Pero el nacionalismo español consolida su poder en el hecho de no ser nacionalismo, de no llevar grandes sombreros, sino en el hecho de ser sentido común. Y eso es lo que a los catalanes más le cuesta entender, que, cuando tienes el sentido común de tu lado, no te parece lo más razonable hacer cualquier tipo de concesión y por eso nunca la harás. Y, si algún día la haces porque el sentido común ha cambiado un rato de lado, la dejarás de hacer cuando vuelva a su posición habitual.

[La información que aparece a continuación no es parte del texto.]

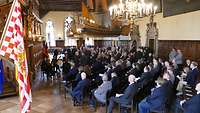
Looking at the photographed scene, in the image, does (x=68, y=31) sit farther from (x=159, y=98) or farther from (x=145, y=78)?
(x=159, y=98)

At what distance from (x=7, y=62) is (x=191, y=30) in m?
8.92

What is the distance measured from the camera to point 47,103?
26.0 ft

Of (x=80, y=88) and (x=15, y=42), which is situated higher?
(x=15, y=42)

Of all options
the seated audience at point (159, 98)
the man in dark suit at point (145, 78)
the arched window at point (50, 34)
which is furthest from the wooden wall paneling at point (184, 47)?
the arched window at point (50, 34)

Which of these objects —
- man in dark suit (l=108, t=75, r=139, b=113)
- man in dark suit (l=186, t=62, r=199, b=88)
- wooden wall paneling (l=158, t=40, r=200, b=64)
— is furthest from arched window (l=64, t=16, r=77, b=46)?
man in dark suit (l=108, t=75, r=139, b=113)

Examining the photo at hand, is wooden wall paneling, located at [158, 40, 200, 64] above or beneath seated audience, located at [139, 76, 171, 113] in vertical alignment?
above

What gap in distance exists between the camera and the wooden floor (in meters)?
7.15

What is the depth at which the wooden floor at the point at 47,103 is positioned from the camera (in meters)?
7.15

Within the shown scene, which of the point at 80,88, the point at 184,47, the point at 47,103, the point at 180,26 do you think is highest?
the point at 180,26

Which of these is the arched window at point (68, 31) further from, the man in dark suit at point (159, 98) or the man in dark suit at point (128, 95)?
the man in dark suit at point (159, 98)

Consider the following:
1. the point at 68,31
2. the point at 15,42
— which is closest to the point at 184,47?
the point at 15,42

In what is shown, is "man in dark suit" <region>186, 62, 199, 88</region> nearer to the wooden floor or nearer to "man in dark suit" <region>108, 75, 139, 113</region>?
"man in dark suit" <region>108, 75, 139, 113</region>

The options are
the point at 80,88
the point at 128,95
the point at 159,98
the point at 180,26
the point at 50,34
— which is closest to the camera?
the point at 159,98

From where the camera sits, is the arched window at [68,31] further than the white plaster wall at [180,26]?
Yes
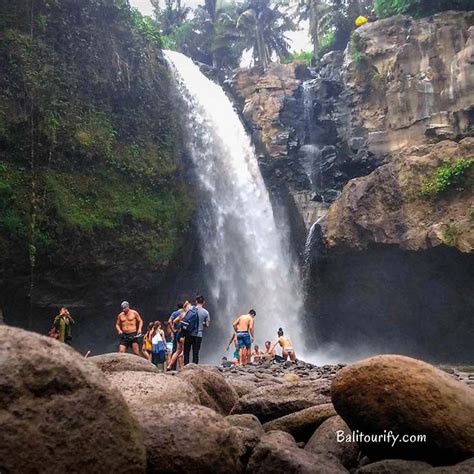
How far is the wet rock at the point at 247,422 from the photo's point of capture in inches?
194

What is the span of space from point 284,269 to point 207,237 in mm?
3758

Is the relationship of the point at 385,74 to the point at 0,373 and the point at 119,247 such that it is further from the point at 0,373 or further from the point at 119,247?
the point at 0,373

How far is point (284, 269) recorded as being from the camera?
24656 mm

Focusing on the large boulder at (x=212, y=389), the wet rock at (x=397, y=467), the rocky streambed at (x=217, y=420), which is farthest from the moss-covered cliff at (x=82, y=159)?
the wet rock at (x=397, y=467)

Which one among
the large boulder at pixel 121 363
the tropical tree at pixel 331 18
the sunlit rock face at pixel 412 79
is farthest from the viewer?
the tropical tree at pixel 331 18

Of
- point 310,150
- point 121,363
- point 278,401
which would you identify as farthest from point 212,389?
point 310,150

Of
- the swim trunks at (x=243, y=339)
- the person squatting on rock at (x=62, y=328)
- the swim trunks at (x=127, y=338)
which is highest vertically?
the person squatting on rock at (x=62, y=328)

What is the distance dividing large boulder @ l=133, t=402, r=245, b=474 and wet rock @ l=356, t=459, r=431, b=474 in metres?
0.99

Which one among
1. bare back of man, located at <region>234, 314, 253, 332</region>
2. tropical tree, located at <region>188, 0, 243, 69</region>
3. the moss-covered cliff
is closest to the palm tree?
tropical tree, located at <region>188, 0, 243, 69</region>

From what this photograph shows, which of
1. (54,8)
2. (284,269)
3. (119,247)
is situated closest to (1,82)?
(54,8)

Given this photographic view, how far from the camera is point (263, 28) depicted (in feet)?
138

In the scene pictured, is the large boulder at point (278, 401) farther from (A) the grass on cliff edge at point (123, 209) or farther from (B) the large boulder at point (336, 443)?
(A) the grass on cliff edge at point (123, 209)

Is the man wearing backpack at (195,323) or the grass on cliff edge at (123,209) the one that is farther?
the grass on cliff edge at (123,209)

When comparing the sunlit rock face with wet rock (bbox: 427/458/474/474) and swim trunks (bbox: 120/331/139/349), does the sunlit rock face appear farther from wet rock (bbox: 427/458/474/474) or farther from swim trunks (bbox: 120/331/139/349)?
wet rock (bbox: 427/458/474/474)
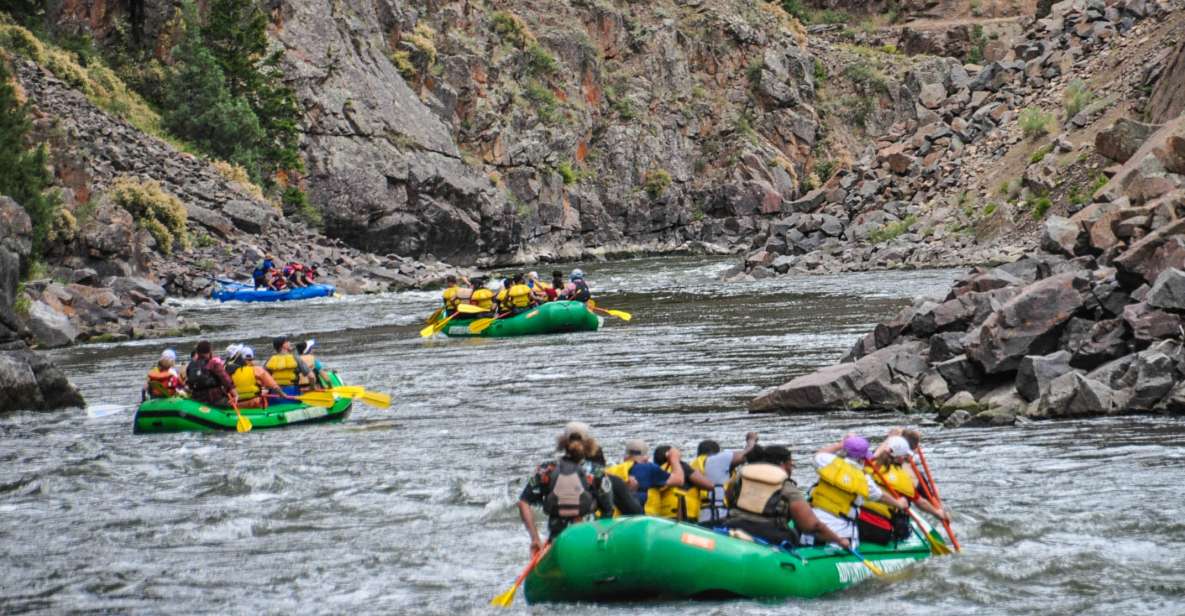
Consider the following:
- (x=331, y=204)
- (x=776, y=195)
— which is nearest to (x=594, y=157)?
(x=776, y=195)

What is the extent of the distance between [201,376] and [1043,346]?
1164cm

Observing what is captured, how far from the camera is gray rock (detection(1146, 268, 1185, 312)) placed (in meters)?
18.0

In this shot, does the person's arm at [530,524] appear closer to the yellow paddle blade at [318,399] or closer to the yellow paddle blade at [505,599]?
the yellow paddle blade at [505,599]

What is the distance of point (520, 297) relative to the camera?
34.4m

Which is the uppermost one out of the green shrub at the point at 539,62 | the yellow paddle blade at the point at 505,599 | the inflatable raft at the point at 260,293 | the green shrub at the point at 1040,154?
the green shrub at the point at 539,62

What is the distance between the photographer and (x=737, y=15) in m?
96.8

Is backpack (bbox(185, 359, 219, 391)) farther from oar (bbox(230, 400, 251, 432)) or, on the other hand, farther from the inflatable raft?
the inflatable raft

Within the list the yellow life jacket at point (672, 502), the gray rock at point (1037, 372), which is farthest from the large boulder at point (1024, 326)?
the yellow life jacket at point (672, 502)

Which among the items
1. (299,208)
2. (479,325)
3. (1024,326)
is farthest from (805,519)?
(299,208)

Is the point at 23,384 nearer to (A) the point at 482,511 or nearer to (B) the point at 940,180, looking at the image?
(A) the point at 482,511

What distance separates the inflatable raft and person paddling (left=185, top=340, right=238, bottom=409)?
25662mm

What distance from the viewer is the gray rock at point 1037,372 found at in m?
18.4

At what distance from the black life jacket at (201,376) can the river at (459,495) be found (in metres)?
1.07

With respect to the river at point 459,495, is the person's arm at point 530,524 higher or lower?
higher
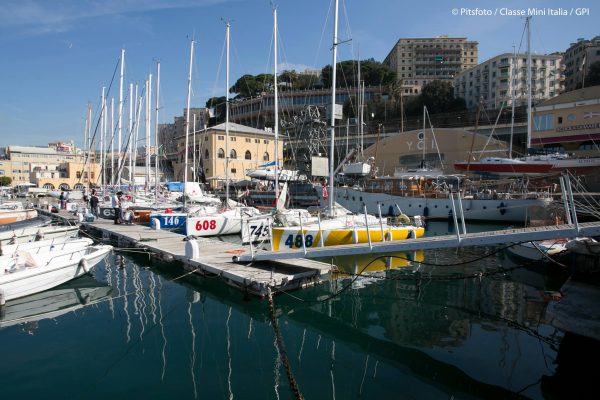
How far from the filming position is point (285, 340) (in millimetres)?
9453

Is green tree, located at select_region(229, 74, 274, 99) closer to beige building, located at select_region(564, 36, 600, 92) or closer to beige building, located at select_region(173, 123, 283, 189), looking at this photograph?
beige building, located at select_region(173, 123, 283, 189)

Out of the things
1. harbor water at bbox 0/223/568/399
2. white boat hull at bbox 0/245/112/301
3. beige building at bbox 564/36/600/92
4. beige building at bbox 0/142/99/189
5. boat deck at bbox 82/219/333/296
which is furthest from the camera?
beige building at bbox 0/142/99/189

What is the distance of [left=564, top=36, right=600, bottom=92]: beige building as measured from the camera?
283ft

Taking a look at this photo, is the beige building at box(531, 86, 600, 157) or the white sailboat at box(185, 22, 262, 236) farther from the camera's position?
the beige building at box(531, 86, 600, 157)

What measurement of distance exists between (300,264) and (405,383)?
6.60 metres

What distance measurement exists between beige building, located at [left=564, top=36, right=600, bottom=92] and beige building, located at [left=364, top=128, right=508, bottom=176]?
4990 centimetres

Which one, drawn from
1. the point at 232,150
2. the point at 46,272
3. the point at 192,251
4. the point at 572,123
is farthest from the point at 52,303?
the point at 232,150

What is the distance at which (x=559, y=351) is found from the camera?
8688 millimetres

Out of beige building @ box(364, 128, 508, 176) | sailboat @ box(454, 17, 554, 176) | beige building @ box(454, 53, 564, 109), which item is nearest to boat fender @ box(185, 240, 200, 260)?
sailboat @ box(454, 17, 554, 176)

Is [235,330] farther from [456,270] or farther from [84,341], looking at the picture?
[456,270]

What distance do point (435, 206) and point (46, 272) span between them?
29.8 metres

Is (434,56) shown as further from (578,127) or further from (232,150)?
(578,127)

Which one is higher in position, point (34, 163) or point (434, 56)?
point (434, 56)

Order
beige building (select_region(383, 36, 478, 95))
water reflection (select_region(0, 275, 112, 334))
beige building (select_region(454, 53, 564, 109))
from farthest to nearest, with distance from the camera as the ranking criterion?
beige building (select_region(383, 36, 478, 95))
beige building (select_region(454, 53, 564, 109))
water reflection (select_region(0, 275, 112, 334))
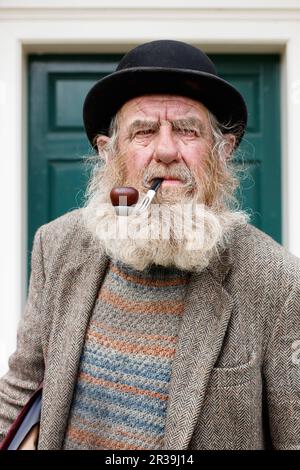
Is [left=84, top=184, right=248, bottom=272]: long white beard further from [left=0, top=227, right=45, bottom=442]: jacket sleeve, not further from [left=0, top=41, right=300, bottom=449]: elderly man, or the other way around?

Una amiga me llamó en octubre pasado, cuando el fiscal general Maza interpuso la querella por rebelión contra el Govern. “No puedo creer que en España pueda llegar a haber presos políticos”, me dijo, sinceramente preocupada por lo que estaba pasando en Cataluña y por la calidad democrática de un Estado que siente como propio. Hablé con ella hace pocos días y la vi mucho más tranquila. No cree que en España haya presos políticos.